— EXERCISE BRIEF —
Except for the pictures, reproduce the records word for word.

+-------+

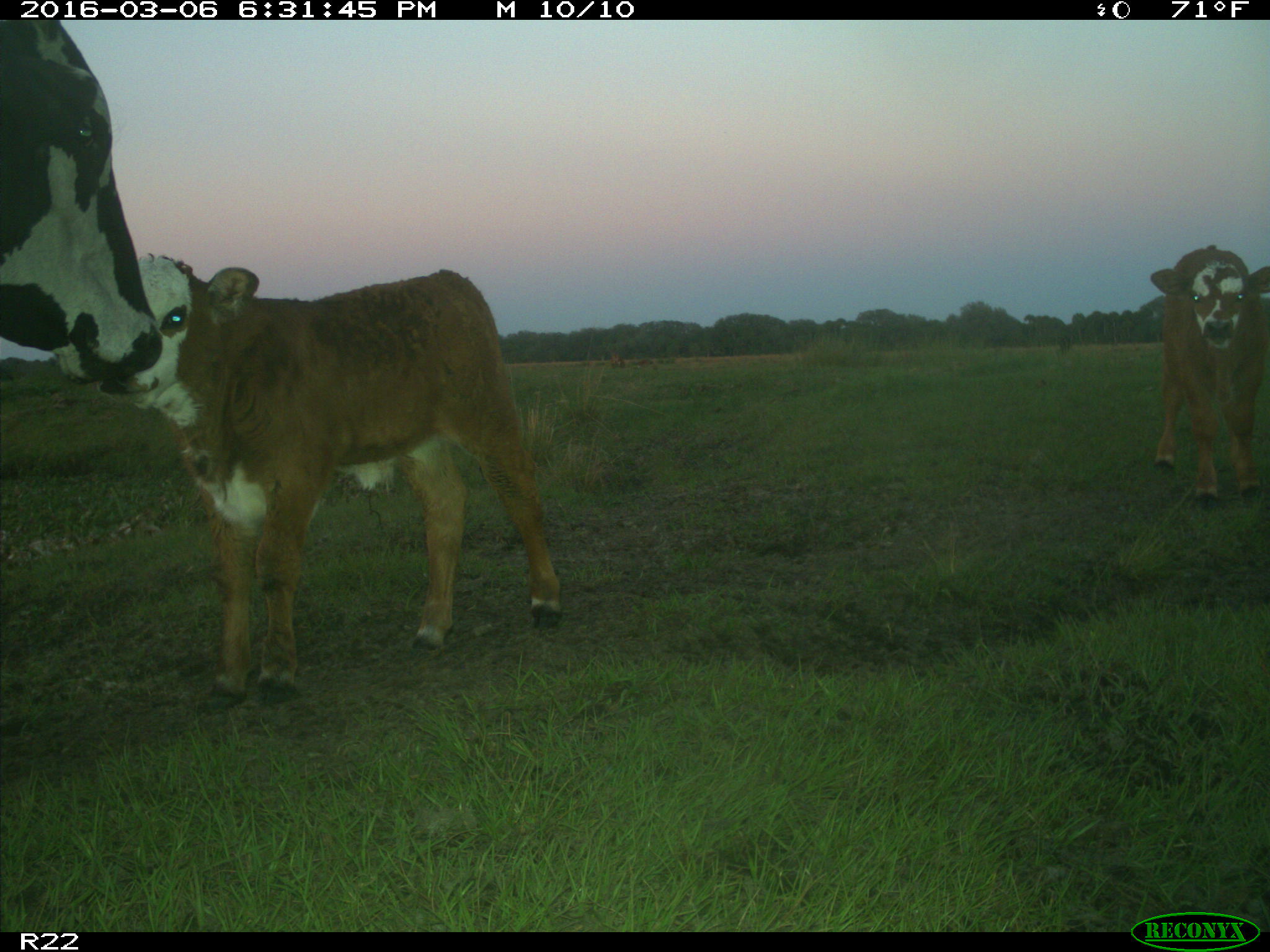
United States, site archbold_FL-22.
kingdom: Animalia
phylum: Chordata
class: Mammalia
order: Artiodactyla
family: Bovidae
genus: Bos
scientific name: Bos taurus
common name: domestic cow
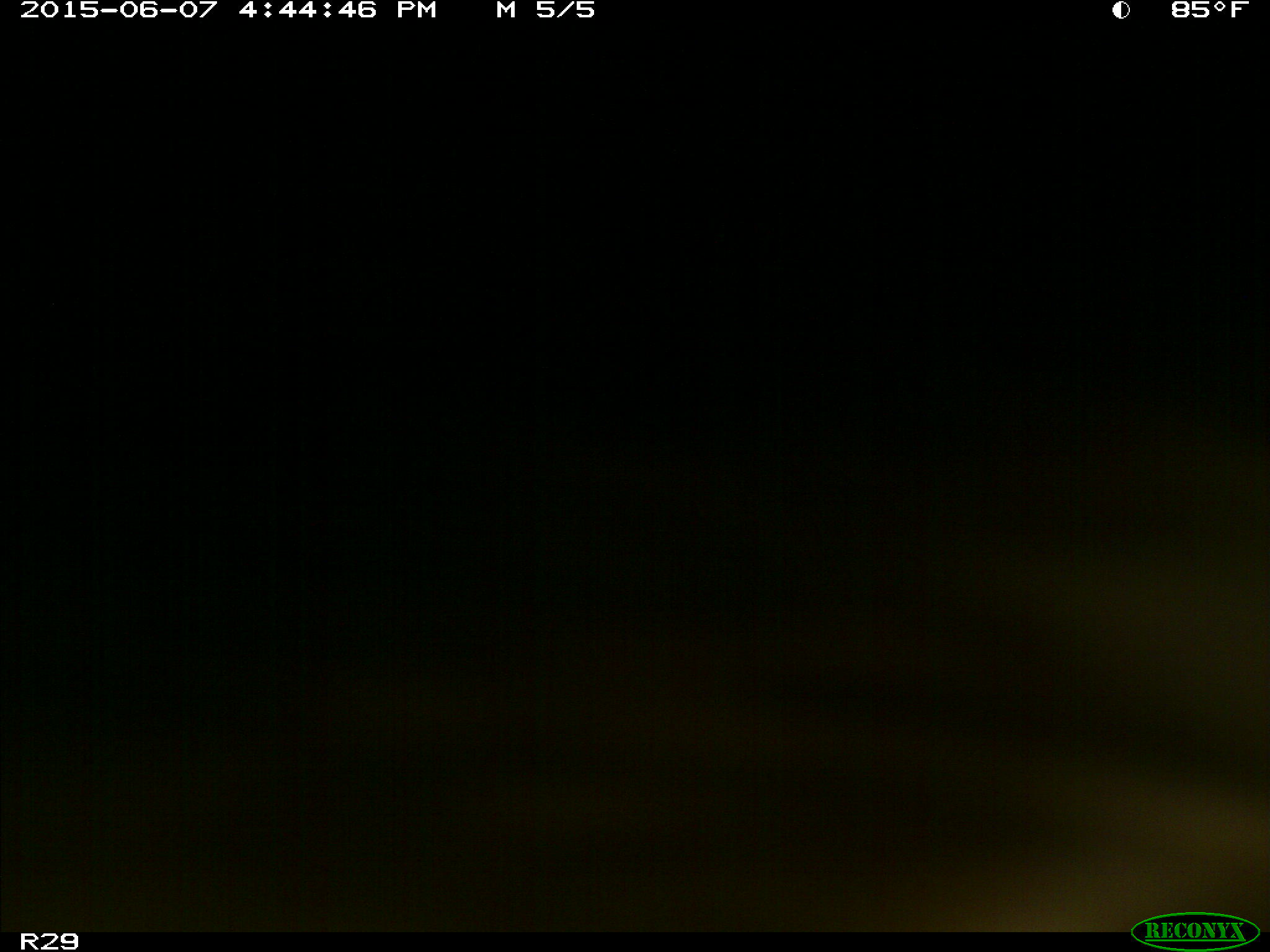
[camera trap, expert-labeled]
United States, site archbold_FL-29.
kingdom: Animalia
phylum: Chordata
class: Mammalia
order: Artiodactyla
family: Bovidae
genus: Bos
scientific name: Bos taurus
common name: domestic cow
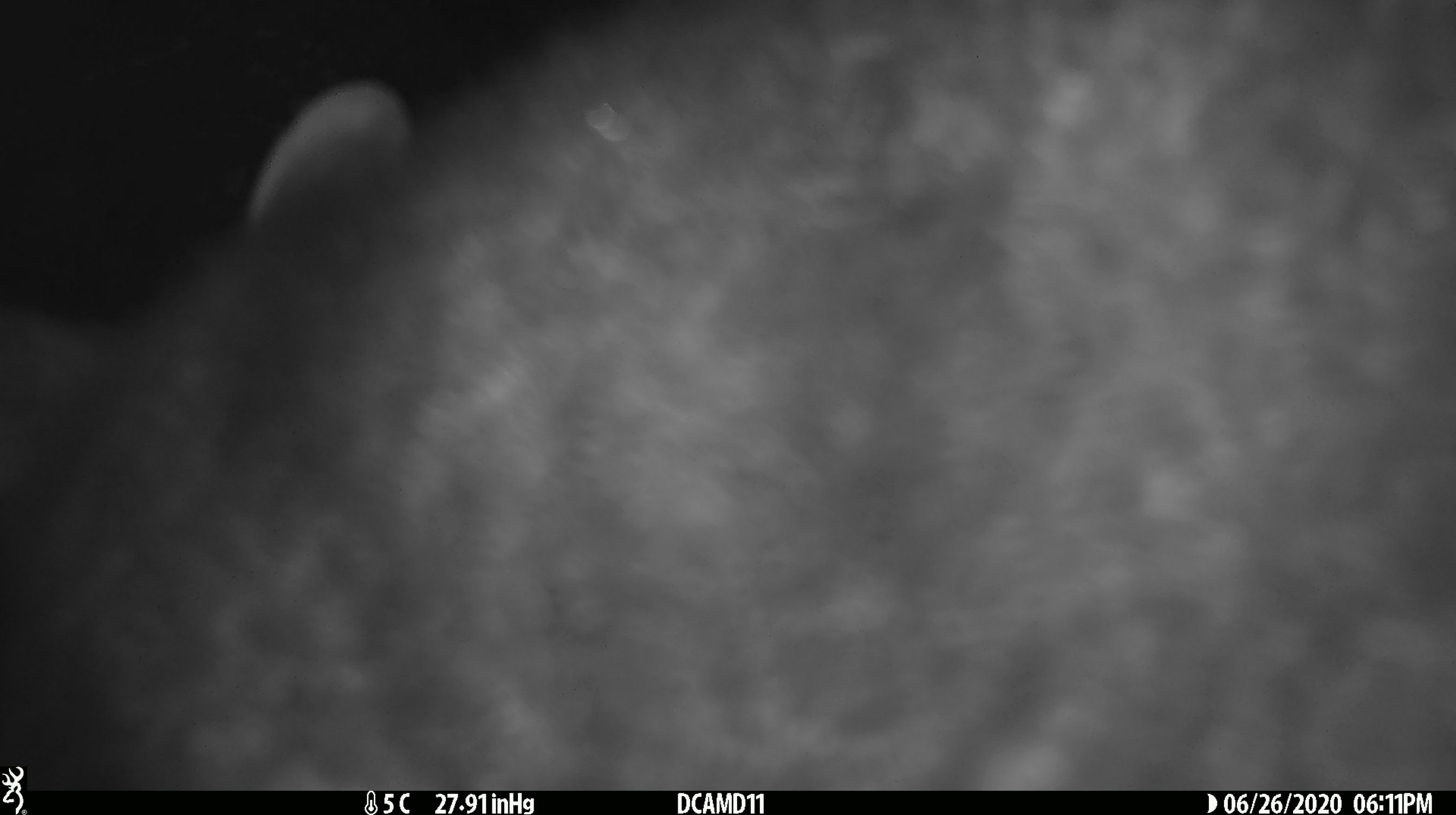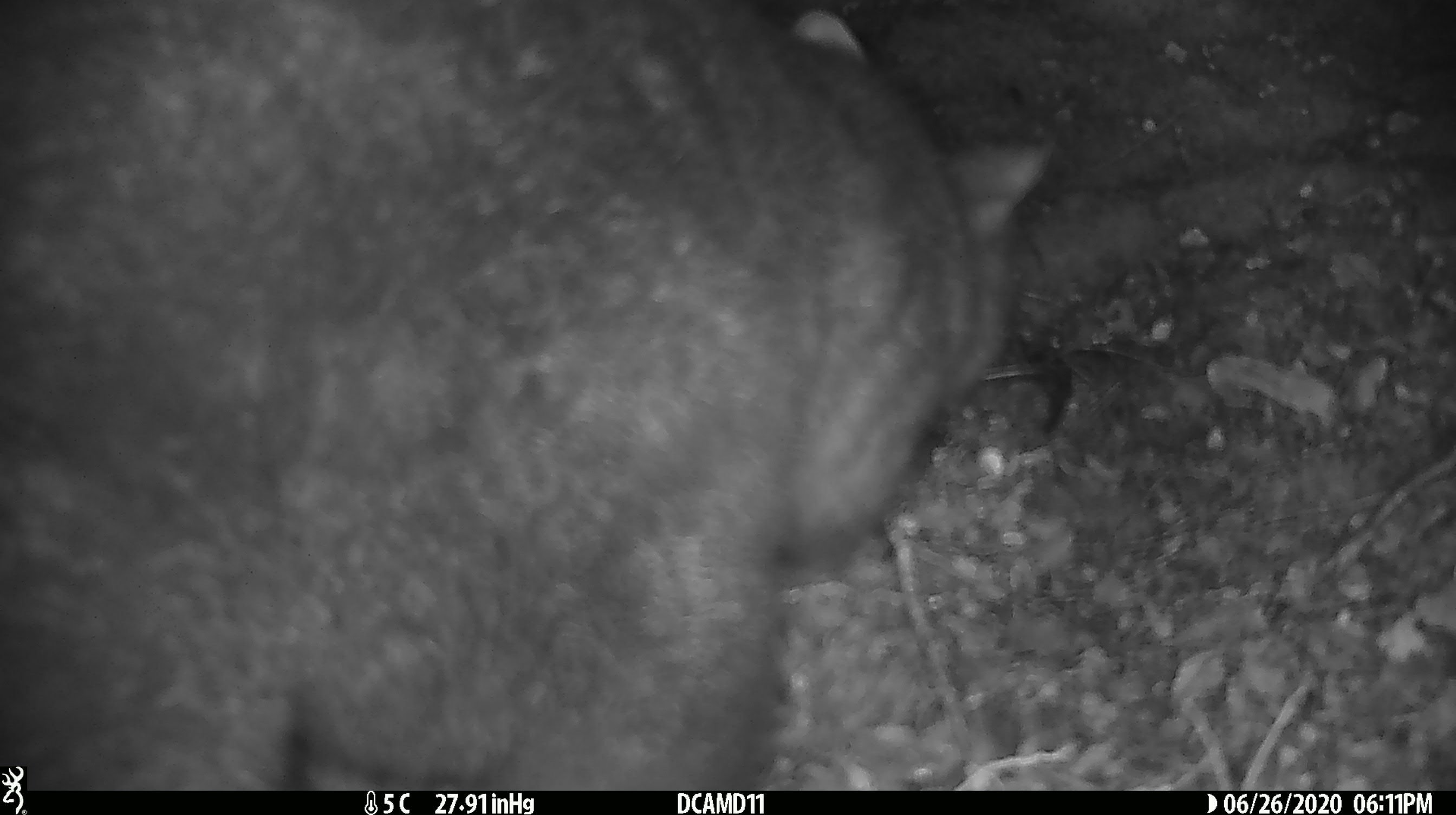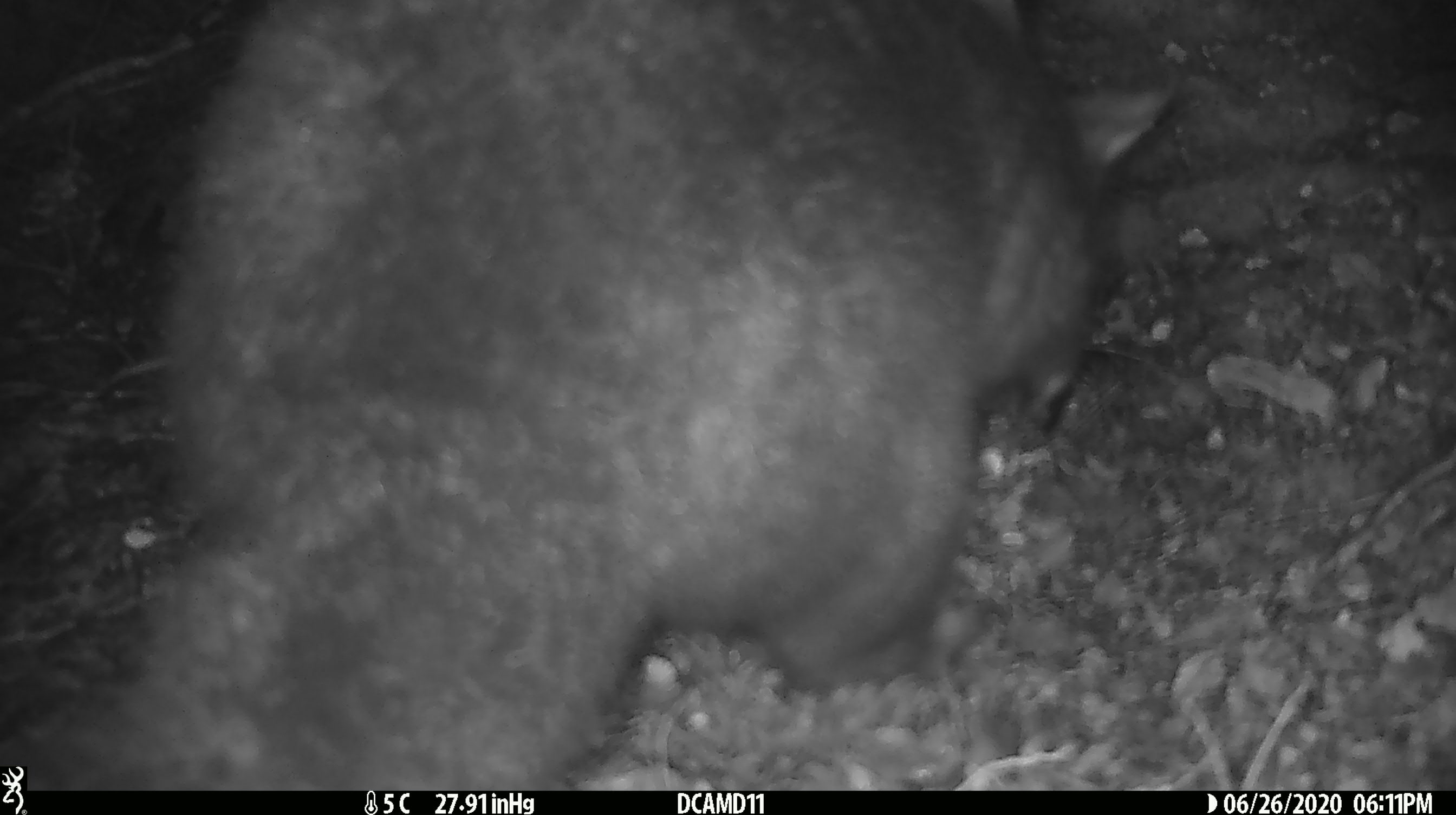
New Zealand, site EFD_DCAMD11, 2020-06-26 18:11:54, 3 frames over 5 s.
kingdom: Animalia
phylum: Chordata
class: Mammalia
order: Diprotodontia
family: Phalangeridae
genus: Trichosurus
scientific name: Trichosurus vulpecula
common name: common brushtail possum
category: possum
Possum (common brushtail possum) (Trichosurus vulpecula).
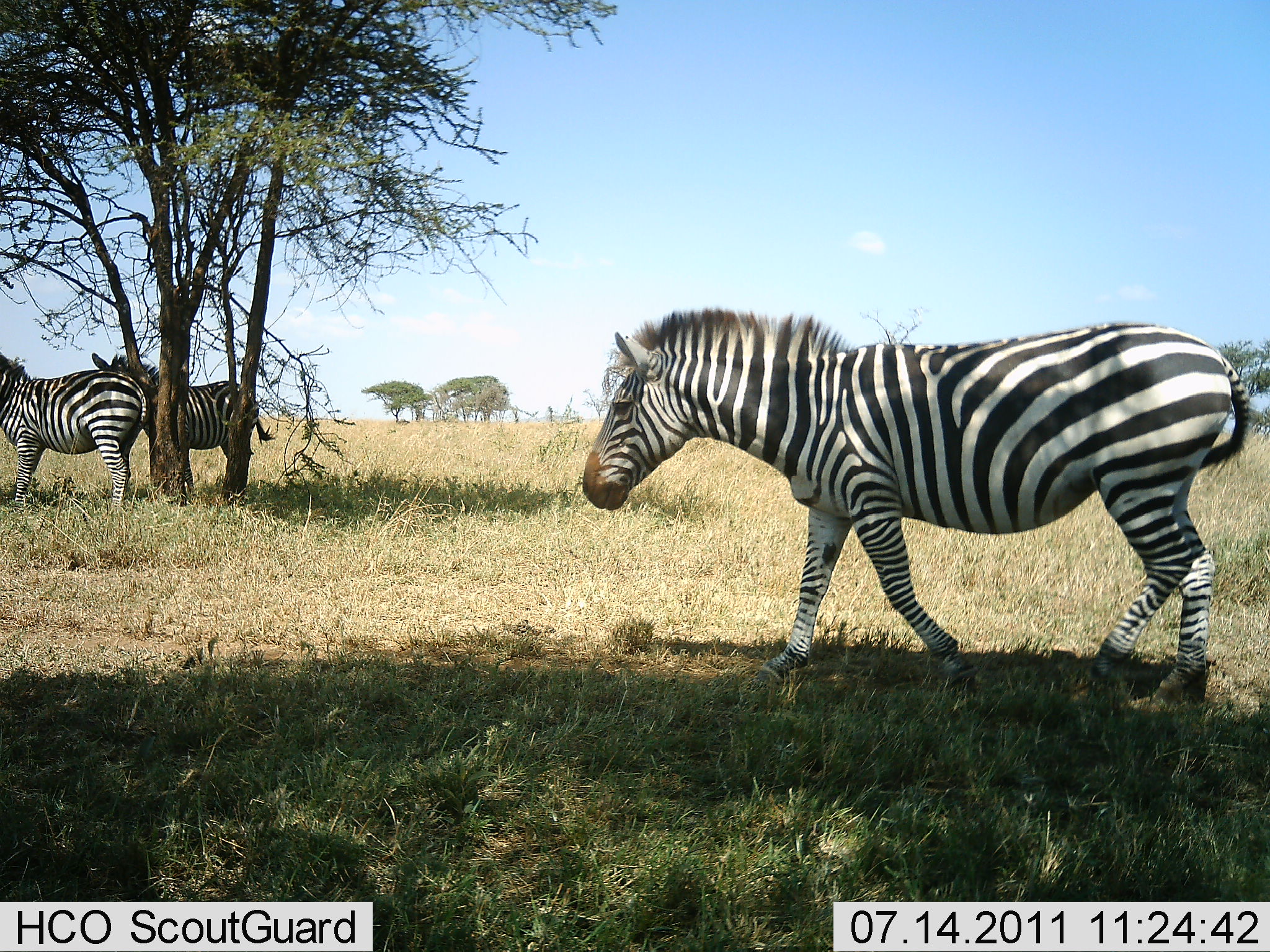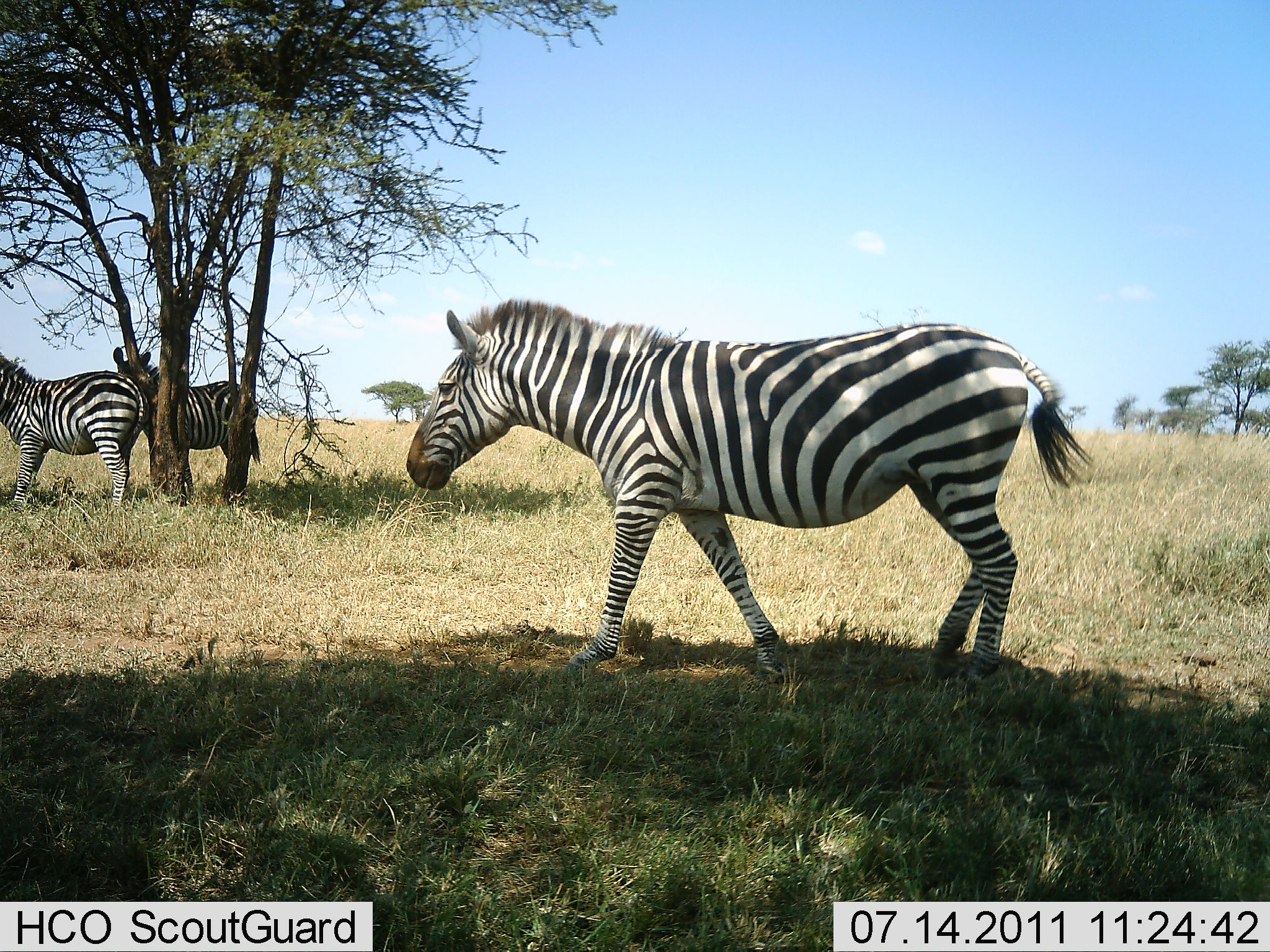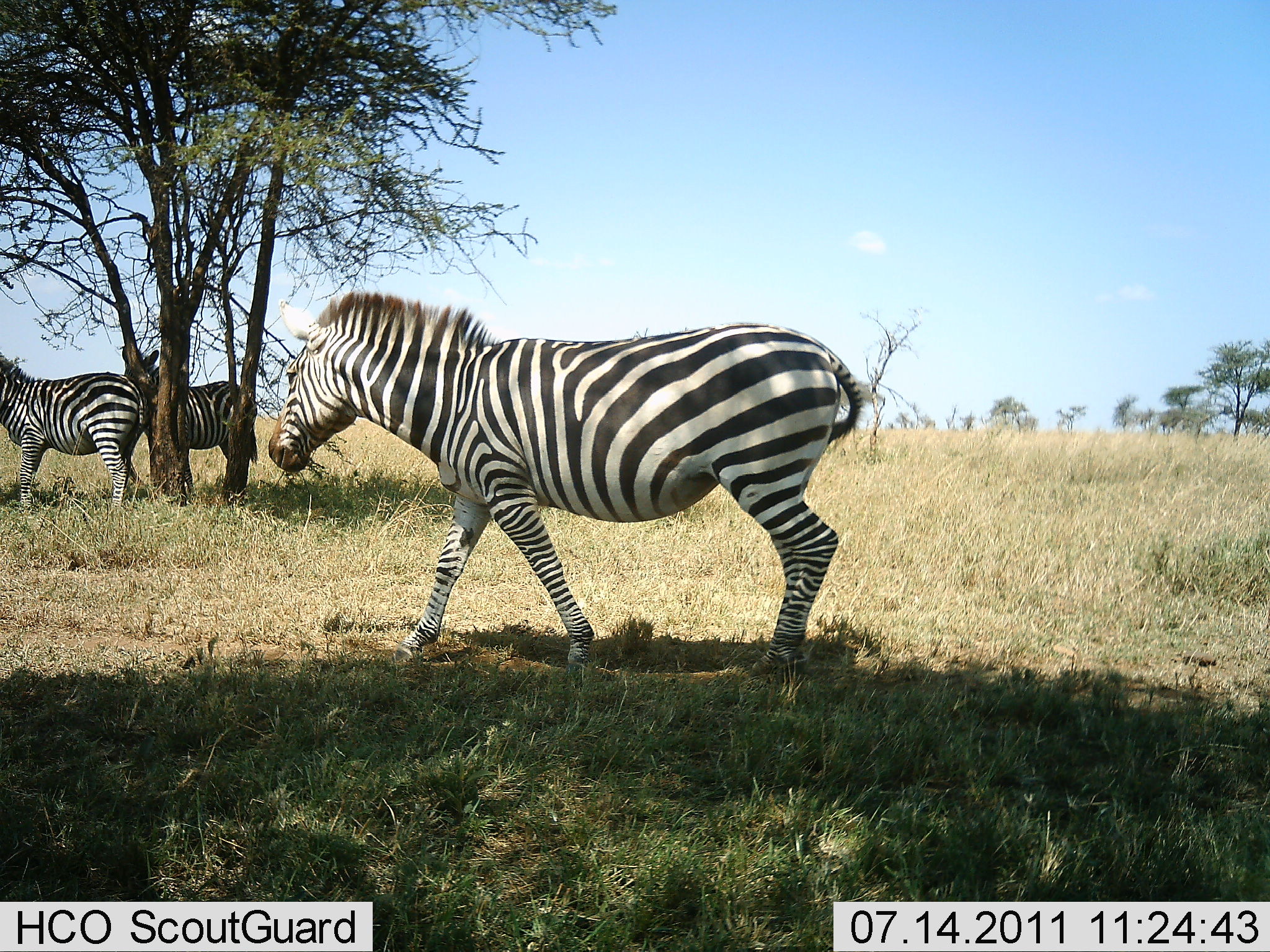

+-------+

— ANSWER SPACE —
United States, site archbold_FL-22.
kingdom: Animalia
phylum: Chordata
class: Mammalia
order: Artiodactyla
family: Bovidae
genus: Bos
scientific name: Bos taurus
common name: domestic cow
[camera trap, expert-labeled]
United States, site archbold_FL-29.
kingdom: Animalia
phylum: Chordata
class: Mammalia
order: Artiodactyla
family: Bovidae
genus: Bos
scientific name: Bos taurus
common name: domestic cow
New Zealand, site EFD_DCAMD11, 2020-06-26 18:11:54, 3 frames over 5 s.
kingdom: Animalia
phylum: Chordata
class: Mammalia
order: Diprotodontia
family: Phalangeridae
genus: Trichosurus
scientific name: Trichosurus vulpecula
common name: common brushtail possum
category: possum
Possum (common brushtail possum) (Trichosurus vulpecula).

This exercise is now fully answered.